CHLP-FM
- Listowel, Ontario; Canada;
- Frequency: 100.1 MHz

Programming
- Format: country music

Ownership
- Owner: Five Amigos Broadcasting Inc. Corporation

History
- First air date: September 15, 2020

Technical information
- Class: B1
- ERP: 4,900 watts (maximum ERP of 8,000 watts)

Links
- Website: theranch100.com

= CHLP-FM =

Radio station in Listowel, Ontario

CHLP-FM is a Canadian radio station which broadcasts a country music format on the frequency of 100.1 MHz FM in Listowel, Ontario. The station is branded as The Ranch.

==History==
On April 25, 2019, Five Amigos Broadcasting Inc. received an approval from the CRTC to operate a new FM radio station at Listowel on 100.1 MHz with 4,900 watts (maximum ERP of 8,000 watts with an effective height of the antenna above average terrain of 83 metres).

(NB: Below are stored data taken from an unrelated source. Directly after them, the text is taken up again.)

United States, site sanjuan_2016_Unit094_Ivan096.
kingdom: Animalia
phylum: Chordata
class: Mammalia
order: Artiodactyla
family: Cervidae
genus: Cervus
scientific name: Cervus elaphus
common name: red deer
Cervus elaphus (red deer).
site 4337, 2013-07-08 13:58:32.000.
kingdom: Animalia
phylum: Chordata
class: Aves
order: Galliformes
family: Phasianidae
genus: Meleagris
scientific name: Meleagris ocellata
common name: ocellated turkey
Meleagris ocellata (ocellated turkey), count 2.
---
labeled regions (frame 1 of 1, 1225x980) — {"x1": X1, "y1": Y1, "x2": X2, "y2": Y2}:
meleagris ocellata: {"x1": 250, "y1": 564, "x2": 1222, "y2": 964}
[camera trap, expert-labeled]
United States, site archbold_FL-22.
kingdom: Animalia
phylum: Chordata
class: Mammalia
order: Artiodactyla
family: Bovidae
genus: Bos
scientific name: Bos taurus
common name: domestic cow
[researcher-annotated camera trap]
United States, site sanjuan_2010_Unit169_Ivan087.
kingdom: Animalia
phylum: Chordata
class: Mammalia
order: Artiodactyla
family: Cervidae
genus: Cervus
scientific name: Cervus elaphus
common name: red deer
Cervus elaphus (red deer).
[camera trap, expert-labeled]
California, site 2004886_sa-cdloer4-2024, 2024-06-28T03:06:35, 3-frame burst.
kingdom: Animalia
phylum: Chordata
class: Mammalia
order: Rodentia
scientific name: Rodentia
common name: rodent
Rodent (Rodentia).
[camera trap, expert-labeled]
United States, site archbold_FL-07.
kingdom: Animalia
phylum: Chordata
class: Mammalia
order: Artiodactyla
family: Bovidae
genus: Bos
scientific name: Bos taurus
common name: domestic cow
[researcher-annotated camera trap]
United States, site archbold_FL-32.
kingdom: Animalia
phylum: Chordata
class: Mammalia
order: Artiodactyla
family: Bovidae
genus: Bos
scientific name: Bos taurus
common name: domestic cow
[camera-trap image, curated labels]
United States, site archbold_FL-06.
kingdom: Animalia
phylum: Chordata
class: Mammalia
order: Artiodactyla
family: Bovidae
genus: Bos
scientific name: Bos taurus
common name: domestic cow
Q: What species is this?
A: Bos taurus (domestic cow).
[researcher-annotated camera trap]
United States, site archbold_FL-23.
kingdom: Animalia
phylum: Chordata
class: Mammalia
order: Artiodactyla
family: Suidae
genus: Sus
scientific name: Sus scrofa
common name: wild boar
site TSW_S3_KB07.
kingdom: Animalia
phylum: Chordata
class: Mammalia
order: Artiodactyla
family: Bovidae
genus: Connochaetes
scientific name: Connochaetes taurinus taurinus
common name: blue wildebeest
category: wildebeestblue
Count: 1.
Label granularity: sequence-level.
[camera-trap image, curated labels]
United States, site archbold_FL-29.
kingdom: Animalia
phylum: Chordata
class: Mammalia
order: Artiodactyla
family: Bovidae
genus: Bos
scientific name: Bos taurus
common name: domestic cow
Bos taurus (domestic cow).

On September 15, 2020, the station officially launched as Perth County's Hottest Country - 100.1 The Ranch.

The callsign CHLP was used at a former radio station in Montreal from the 1930s to the 1950s, as well as a BCTV reboradcaster in McLure, British Columbia. It is unknown if the callsign was used at another radio or television station until its current use in Listowel in 2020.